El amianto «encierra en un horno» a los médicos

El personal del centro de salud de Burjassot, sin aire acondicionado por las obras, critica el riesgo para la salud

Momento en el que los operarios comenzaron los trabajos sobre el tejado del centro de salud de Burjassot
Momento en el que los operarios comenzaron los trabajos sobre el tejado del centro de salud de Burjassot

El personal del centro de salud de Burjassot, sin aire acondicionado por las obras, critica el riesgo para la salud

«Cierren ventanas y bajen persianas» fue la orden dada por los operarios que ayer por la mañana llegaron al Centro de Salud Burjassot I. La recomendación no era baladí, pues iban a realizar trabajos que implicaban la retirada de amianto (material tóxico perjudicial para la salud, en concreto para el sistema respiratorio si las fibras pasen al aire).

La cuadrilla llegó protegida con monos especiales y mascarillas, frente a ellos, el personal médico y los pacientes asistían atónitos al desembarco.

El hecho en sí creó cierta alarma entre los presentes, a la que se sumó inmediatamente el enfado y la indignación. Y es que la plantilla del centro y los enfermos llevan desde hace más de tres semana sin aire acondicionado en el centro. Así que cuando se dio la orden de protegerse del perjudicial polvo, se sintieron «encerrados en un horno».

Los trabajos son legales

Respecto a las labores que comenzaron ayer, desde la Conselleria de Sanidad se informó de que previamente al inicio de los trabajos, se ha facilitado toda la información detallada de las tareas a realizar a la Conselleria de Economía Sostenible, Sectores productivos, Comercio y Trabajo, que ha autorizado dichas actuaciones.
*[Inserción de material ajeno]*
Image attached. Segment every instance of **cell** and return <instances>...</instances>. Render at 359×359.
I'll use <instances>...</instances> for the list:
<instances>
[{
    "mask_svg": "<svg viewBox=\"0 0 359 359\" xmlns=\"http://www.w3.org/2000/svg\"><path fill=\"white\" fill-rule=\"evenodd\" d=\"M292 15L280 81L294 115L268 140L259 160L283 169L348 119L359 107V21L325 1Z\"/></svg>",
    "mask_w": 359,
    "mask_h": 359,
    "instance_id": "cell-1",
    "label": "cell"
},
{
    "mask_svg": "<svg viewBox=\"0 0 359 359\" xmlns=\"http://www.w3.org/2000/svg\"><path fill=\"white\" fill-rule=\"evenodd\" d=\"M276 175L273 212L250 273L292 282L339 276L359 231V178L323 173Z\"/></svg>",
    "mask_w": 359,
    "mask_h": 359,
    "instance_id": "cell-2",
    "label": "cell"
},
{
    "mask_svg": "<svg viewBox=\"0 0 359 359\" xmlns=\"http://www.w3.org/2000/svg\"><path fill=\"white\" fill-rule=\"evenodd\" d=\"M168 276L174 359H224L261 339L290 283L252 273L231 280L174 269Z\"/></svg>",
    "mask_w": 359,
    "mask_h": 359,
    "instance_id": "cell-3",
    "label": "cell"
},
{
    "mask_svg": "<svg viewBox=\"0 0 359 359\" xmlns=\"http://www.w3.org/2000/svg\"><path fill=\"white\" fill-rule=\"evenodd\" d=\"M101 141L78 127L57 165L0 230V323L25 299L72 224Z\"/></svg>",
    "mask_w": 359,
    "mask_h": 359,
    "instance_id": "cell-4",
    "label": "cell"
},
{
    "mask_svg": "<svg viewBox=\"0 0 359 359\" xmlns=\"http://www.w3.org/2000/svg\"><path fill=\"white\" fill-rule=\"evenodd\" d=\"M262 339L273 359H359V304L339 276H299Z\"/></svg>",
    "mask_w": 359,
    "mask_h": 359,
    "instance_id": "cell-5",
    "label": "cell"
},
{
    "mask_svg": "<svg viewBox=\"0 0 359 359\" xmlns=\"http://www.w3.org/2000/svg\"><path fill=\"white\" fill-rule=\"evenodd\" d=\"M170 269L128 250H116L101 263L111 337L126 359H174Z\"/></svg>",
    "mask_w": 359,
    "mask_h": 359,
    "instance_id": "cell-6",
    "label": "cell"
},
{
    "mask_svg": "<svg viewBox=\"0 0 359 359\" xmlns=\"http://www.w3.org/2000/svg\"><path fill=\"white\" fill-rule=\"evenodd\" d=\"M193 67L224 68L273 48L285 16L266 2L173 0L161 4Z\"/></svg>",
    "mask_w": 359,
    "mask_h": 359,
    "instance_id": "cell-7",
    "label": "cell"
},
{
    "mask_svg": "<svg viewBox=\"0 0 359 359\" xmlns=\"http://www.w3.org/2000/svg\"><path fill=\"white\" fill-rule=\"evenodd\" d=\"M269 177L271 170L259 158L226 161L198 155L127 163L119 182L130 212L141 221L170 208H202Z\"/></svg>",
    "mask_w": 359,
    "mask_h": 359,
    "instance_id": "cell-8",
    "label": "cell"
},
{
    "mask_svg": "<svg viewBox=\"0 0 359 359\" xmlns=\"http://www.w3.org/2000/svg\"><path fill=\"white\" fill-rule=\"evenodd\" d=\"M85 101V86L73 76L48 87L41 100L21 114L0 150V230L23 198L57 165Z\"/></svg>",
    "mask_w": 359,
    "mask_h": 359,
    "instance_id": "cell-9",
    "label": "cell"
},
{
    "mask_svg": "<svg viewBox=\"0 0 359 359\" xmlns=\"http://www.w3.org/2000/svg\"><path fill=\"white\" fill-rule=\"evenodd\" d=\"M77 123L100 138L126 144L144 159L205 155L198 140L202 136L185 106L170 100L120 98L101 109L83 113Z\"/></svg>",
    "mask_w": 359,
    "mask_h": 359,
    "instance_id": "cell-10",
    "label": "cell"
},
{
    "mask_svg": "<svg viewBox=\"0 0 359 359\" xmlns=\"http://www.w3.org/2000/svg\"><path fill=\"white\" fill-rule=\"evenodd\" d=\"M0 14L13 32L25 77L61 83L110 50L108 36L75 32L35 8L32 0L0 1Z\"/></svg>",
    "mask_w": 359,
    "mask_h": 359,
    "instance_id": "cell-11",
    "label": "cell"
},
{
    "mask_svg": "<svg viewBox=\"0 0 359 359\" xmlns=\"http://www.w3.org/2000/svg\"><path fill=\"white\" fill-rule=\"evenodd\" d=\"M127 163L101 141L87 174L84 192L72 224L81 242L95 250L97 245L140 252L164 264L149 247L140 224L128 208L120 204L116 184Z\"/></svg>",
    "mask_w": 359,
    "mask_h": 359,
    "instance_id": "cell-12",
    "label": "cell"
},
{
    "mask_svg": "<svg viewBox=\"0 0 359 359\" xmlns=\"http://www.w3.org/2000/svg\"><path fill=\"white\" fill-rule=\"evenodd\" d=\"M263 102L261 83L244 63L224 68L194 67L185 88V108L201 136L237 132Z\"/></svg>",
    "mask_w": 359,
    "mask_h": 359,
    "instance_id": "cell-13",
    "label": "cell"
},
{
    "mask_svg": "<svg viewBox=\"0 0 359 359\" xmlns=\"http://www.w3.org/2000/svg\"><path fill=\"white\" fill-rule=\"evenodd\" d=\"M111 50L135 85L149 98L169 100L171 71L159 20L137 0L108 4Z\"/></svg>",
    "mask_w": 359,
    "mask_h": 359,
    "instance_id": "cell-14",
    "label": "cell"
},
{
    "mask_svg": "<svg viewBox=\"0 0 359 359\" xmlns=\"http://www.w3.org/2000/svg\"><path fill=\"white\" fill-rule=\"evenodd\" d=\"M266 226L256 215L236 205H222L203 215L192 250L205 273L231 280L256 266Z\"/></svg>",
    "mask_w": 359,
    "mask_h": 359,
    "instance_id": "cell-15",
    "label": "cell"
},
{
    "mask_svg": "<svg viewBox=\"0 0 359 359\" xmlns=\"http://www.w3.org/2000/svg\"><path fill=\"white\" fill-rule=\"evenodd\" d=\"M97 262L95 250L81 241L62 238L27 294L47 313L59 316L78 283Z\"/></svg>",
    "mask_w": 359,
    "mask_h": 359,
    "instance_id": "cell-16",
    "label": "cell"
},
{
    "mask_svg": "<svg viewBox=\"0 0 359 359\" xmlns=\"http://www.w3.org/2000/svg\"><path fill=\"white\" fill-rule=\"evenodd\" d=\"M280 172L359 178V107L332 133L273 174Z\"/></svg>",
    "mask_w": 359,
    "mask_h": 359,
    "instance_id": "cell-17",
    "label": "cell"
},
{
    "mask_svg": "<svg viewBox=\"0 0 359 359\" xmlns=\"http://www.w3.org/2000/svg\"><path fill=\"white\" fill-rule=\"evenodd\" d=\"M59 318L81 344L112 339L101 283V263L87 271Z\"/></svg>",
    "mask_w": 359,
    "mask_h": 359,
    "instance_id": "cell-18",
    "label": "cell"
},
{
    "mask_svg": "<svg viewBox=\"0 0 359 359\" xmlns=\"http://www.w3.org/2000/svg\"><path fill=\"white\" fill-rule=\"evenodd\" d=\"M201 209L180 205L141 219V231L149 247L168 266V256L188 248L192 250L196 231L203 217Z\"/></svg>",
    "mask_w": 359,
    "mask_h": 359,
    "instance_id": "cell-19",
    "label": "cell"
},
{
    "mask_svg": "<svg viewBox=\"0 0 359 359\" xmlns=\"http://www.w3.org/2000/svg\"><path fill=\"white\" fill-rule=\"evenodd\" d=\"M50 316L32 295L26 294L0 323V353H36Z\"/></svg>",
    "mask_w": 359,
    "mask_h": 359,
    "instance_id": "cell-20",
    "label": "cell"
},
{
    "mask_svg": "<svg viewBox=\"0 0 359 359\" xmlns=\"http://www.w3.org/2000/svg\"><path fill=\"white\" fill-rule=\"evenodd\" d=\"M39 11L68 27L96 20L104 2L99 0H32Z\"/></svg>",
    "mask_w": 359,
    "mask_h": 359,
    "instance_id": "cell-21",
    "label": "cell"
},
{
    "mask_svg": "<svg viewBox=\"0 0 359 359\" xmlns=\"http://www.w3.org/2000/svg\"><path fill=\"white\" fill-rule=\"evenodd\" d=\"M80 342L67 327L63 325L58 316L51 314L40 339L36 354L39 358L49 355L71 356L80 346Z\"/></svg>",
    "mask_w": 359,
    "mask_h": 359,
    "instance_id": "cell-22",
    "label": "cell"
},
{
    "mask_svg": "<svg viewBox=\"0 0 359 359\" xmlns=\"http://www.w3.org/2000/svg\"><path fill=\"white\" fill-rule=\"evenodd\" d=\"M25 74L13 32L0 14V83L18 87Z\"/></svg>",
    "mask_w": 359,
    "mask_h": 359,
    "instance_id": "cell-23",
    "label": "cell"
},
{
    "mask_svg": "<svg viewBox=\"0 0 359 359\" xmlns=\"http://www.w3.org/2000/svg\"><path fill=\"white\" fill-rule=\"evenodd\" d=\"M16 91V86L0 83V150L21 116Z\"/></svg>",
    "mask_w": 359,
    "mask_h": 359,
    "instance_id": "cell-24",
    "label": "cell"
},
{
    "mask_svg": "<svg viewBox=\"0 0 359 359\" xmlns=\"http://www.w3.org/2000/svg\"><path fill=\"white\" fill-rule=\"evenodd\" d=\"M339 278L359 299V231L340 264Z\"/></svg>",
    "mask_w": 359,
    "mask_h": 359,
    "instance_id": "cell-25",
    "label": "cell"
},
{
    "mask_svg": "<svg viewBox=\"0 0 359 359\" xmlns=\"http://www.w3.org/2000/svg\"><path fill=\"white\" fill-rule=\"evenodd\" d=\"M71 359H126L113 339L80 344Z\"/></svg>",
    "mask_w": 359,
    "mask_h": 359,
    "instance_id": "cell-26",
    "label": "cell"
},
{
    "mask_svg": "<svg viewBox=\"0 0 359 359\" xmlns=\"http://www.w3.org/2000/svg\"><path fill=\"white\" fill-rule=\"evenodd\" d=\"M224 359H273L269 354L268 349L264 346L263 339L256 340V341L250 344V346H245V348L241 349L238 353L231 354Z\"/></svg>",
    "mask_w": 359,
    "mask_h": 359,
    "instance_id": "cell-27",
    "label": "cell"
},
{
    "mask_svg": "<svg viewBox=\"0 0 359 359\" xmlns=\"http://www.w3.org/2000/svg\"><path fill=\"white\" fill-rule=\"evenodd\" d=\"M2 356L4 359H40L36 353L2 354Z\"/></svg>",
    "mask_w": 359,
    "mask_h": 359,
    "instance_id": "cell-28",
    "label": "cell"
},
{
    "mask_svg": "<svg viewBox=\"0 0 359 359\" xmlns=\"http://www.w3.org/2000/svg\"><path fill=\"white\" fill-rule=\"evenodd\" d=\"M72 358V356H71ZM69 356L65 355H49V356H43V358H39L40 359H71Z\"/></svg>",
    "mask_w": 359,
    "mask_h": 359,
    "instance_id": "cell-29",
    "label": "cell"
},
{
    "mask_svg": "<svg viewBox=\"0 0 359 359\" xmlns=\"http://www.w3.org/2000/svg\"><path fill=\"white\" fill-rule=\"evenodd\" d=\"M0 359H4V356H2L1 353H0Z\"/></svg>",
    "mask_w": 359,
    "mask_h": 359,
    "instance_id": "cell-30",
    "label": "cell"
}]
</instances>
«También, como es preceptivo, se ha comunicado previamente el inicio y duración de las obras al Invassat en Valencia y a la Inspección Provincial de Trabajo y Seguridad Social. En definitiva, los trabajos se ajustan a la legalidad vigente, y cuentas con todas las medidas de seguridad exigibles».

Los trabajadores del Centro de Salud Burjassot I han denunciado que desde el pasado 10 de junio se ven obligados a trabajar con temperaturas que superan los 30 grados y que los médicos, empapados en sudor, buscan un ventilador a la desesperada y busca el frescor del suelo mientras los pacientes mueven con ahínco los abanicos. Desde el Departamento de Ana Barceló se asegura que se ha provisto al centro de la ventilación provisional adecuada, pero los médicos insisten en ser trasladados mientras duran las obras.